### Data extract
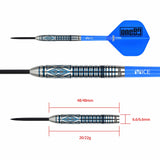 One80 RJ Escaros Darts - Steel Tip - 90% Tungsten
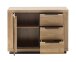 Kommode >GRENO< in Wildeiche geölt, Wildeiche teilmassiv - 107x80x40cm (BxHxT)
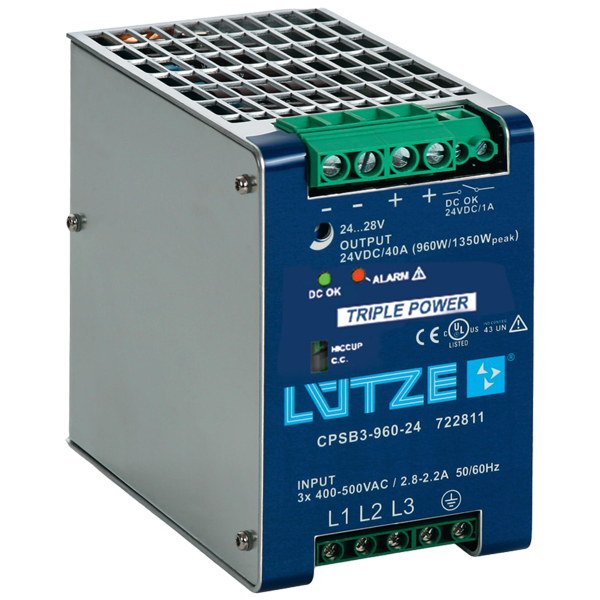 LUTZE Primary Switchmode Power Supply CPSB3-960-24 — Источники питания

### Problem description
Beginning with the line in which "Kommode >GRENO< in" appears, repeat exactly each line down to the close of the material, leaving every picture out.

### Problem solution
 Kommode >GRENO< in Wildeiche geölt, Wildeiche teilmassiv - 107x80x40cm (BxHxT)
 LUTZE Primary Switchmode Power Supply CPSB3-960-24 — Источники питания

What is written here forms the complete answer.